Olivia Rodrigo's recent single, "Drop Dead," released on April 17th, ignited a discussion surrounding her choice of a babydoll dress. While some critics labeled the outfit as infantilizing, many defended it, noting its frequent appearance in Rodrigo's style. The singer has expressed a preference for babydoll dresses, describing her Pinterest boards filled with them. This aesthetic, amplified by the music video's dreamy, feminine direction, positions the babydoll dress as atmospheric and symbolic of early love.
The babydoll dress carries a complex sartorial history. Originally a practical 1940s nightgown, it evolved into a 1960s youthquake emblem. Its silhouette, reminiscent of 18th-century French court fashion, has always possessed a dual nature: apparent innocence concealing underlying subversion. In today's cultural climate, where awareness of young women's vulnerabilities is heightened, the impulse to scrutinize girlhood imagery is understandable.
However, this scrutiny can unfairly restrict fashion exploration, leading to misdirected vigilance. The current resurgence of the babydoll look in 2026 is interpreted less as a regression and more as an act of reclamation. It aligns with a broader aesthetic return to vintage girlhood, emphasizing playfulness and emotional expression, a space where Rodrigo's songwriting often resides.

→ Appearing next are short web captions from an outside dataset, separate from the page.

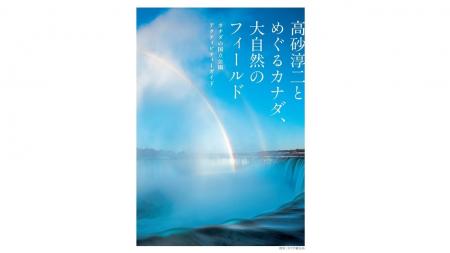 『高砂淳二とめぐるカナダ、大自然のフィールド カナ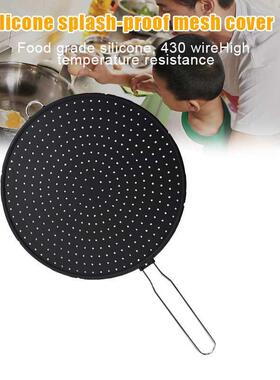 Silicone Lid Splash-Proof Net Oil-Proof Splash Cover Frying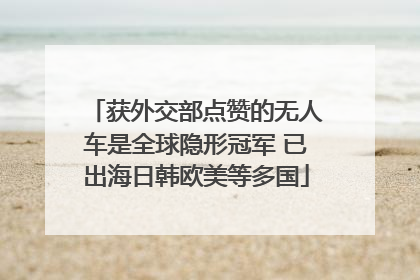 获外交部点赞的无人车是全球隐形冠军 已出海日韩欧美等多国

This trend is not isolated to Rodrigo; artists like Ariana Grande, Sabrina Carpenter, and Kacey Musgraves have embraced the silhouette. High-fashion runways from Chloé to Valentino have also showcased airy, modern versions. The babydoll dress is thus re-emerging not as a step backward, but as a deliberate refusal to let expressions of softness be flattened into negativity, reclaiming its innocence and affirming playfulness.